A vendor selling vegetables waits for customers at his stall at a market in Mumbai, on 12 December, 2013 (Reuters).

Sharply higher vegetable prices drove India's wholesale price inflation to a 14-month high in November, underpinning expectations the Reserve Bank of India (RBI) would  have to raise interest rates again this week.

Inflation measured by the wholesale price index (WPI) climbed 7.52% year-on-year in November, which was the fastest rate of increase since September 2012. WPI recorded a 7% rise in October.

A Reuters' poll of economists forecast an annual headline inflation of 7%.

The WPI numbers followed last week's disappointing consumer price inflation data. Consumer prices rose 11.24% in November, from October's 10.17% - the fastest annual increase on record.

Economists said the RBI would have to raise its benchmark interest rate by another quarter percentage point, to 8% at its policy review on 18 December, to suppress price pressures.

They also said the inflation readings, alongside last week's dismal factory output figures, could adversely impact the value of the Indian rupee.

The rupee finished at 62.12 to the US dollar.

The benchmark S&P BSE Sensex finished 0.27% lower on Monday.

Scotiabank said in a note to clients: "The Reserve Bank of India (RBI) increased the benchmark repo rate by 25 basis points to 7.75% at end-October in order to curb mounting inflationary pressures that reflect rupee depreciation and higher food and energy costs. To counterbalance the impact of the higher repo rate on growth, the RBI simultaneously took other measures to ease liquidity conditions in the banking system."

"The current monetary tightening cycle began in September, and we expect a further small hike to 8.0% to take place this week. Inflation-measured by the wholesale price index-continues to accelerate," the Canadian bank added.
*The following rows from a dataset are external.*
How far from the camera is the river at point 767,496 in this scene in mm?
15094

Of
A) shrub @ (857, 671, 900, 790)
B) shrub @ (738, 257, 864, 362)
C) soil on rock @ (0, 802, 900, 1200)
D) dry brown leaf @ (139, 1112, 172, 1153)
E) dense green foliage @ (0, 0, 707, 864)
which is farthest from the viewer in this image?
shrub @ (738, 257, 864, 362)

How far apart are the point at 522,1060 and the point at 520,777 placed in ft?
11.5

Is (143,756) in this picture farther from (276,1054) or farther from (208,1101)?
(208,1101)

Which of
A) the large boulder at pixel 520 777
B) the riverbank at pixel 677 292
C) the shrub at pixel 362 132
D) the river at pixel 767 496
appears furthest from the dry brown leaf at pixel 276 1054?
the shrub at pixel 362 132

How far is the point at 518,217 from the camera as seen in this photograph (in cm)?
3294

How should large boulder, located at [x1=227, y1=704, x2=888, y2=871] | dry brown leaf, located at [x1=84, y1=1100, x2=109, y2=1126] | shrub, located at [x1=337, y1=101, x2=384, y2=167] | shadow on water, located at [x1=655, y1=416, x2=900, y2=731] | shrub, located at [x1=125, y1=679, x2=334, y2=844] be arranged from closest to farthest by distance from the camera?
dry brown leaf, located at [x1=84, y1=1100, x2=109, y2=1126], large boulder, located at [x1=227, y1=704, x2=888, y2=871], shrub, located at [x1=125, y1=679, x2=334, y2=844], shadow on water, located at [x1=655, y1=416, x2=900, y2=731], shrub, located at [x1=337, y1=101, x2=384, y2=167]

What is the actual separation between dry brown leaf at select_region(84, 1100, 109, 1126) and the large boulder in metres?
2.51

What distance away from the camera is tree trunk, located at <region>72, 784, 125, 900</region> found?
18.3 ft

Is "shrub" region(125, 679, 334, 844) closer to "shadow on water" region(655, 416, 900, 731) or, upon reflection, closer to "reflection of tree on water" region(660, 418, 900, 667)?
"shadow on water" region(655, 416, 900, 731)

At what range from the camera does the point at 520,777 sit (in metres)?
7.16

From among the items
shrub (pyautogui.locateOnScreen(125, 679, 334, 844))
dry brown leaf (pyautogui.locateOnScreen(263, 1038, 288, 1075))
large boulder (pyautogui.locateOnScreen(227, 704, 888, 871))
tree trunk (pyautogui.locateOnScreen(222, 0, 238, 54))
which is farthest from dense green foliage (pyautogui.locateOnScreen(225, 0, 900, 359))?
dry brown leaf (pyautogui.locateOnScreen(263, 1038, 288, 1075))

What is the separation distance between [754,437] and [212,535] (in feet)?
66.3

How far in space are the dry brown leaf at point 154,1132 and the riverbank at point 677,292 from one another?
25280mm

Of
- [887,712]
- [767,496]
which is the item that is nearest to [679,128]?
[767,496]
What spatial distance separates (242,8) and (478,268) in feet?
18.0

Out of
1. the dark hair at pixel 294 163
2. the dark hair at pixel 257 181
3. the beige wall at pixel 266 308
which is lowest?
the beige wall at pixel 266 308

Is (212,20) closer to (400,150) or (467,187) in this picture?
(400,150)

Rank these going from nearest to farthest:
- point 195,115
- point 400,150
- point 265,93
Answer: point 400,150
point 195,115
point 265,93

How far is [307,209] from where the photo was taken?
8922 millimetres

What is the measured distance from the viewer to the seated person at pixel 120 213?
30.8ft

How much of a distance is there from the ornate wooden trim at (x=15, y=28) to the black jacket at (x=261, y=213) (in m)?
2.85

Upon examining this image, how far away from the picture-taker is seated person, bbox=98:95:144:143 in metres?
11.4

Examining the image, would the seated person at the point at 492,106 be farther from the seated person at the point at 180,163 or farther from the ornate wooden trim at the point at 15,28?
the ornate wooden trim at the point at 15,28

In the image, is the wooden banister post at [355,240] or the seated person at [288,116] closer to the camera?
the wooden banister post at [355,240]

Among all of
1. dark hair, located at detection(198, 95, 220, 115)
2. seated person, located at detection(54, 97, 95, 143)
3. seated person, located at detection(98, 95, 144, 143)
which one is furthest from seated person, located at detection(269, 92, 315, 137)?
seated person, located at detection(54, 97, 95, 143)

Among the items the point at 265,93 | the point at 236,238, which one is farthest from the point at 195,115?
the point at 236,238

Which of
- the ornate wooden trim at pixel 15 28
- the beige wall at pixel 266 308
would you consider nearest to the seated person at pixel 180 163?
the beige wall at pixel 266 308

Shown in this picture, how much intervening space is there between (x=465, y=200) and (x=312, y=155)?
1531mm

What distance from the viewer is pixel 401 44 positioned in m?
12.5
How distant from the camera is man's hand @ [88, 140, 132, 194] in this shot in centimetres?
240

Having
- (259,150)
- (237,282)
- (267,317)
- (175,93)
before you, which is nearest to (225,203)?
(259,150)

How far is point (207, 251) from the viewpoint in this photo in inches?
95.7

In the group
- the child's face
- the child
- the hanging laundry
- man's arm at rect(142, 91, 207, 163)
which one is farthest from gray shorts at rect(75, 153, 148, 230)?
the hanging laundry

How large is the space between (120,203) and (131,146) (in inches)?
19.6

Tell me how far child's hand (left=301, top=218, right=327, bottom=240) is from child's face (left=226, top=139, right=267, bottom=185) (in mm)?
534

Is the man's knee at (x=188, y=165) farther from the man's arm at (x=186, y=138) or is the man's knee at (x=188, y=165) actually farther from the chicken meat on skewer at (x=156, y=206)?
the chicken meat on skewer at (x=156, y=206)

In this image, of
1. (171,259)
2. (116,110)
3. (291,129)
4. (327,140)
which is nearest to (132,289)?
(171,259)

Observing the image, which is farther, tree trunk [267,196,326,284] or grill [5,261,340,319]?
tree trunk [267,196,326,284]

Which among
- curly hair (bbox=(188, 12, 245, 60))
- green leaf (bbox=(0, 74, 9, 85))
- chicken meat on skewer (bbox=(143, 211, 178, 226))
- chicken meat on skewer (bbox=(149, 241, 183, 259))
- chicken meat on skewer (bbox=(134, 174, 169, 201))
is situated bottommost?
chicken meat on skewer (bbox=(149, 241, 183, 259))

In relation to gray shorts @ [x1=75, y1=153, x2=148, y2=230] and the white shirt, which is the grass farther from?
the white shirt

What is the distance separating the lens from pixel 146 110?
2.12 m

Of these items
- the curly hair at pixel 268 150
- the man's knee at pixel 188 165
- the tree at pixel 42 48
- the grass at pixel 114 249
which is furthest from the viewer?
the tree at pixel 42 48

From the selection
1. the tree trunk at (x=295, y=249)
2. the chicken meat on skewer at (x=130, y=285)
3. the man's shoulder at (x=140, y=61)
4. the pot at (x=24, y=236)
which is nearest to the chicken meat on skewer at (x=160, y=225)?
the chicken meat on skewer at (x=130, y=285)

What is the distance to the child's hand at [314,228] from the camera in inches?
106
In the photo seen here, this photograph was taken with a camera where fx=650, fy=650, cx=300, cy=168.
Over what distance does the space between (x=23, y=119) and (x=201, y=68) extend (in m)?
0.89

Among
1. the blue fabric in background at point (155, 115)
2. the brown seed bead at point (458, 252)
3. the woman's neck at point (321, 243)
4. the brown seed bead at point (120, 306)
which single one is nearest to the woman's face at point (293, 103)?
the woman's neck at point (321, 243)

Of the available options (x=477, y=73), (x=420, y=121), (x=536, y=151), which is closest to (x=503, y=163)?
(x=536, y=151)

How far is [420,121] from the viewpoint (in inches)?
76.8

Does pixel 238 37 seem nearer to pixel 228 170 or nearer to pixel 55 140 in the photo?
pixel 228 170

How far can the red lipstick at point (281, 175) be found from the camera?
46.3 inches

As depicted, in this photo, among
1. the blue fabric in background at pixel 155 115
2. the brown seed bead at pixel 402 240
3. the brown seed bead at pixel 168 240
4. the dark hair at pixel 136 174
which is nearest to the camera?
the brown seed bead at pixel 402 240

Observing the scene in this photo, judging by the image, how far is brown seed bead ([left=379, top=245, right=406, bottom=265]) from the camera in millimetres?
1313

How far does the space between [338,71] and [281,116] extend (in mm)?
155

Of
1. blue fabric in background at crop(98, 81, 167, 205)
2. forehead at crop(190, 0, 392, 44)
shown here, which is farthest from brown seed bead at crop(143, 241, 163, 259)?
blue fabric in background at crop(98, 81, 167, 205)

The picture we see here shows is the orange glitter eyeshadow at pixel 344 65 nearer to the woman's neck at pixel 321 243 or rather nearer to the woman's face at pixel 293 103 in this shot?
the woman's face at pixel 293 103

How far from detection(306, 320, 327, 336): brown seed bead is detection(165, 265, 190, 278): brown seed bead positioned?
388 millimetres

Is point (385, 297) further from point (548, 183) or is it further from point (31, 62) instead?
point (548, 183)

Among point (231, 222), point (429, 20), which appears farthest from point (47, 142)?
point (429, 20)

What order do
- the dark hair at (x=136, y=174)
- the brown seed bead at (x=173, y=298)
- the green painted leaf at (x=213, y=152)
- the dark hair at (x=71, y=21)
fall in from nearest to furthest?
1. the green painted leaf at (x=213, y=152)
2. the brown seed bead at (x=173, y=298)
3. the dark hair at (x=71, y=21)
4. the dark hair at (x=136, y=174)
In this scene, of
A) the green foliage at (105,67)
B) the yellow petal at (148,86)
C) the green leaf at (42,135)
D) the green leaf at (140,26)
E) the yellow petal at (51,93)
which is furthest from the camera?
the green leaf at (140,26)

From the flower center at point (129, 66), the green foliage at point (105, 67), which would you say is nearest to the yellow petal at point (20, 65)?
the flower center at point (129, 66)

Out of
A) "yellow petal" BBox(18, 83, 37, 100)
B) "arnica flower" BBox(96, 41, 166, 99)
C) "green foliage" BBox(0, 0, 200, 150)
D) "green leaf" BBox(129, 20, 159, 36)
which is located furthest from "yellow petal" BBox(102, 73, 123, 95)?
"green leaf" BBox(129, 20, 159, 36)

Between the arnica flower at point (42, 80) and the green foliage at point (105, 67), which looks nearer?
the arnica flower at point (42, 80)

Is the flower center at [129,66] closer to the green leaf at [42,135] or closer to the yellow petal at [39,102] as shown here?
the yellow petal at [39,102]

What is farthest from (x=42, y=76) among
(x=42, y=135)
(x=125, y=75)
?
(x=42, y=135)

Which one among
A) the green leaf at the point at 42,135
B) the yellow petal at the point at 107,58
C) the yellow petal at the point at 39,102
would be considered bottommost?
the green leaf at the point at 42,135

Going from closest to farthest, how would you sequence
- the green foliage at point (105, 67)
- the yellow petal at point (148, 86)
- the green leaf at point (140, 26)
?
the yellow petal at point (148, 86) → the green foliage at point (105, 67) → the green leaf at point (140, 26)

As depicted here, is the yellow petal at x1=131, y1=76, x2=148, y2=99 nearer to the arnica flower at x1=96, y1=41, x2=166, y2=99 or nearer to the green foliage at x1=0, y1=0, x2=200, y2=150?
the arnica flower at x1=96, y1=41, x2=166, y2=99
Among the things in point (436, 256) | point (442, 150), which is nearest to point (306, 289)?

Dariusz Kowalczyk, senior economist ex-Japan Asia, Credit Agricole CIB, Hong Kong, said in a note to clients: "The high print means RBI has to hike rates or lose credibility after it reacted negatively to the CPI data last week. However, the rise in inflation is purely food-price driven."

"Rate hikes will not correct food prices, the hawkish intention is a mistake, in our view, and will lead to slower growth, which will also pressure the INR. INR assets should fall across the board after the print. We remain highly negative on the INR and see 72 at the end of calendar '14," Kowalczyk added.

RBI Governor Raghuram Rajan said last week that in an environment of high inflation and low growth - which analysts said resembled stagflation - the central bank would have to make trade-offs as it cautiously adjusted monetary policy.

Government data last week showed that industrial output in Asia's third-largest economy shrank 1.8% on an annual basis in October.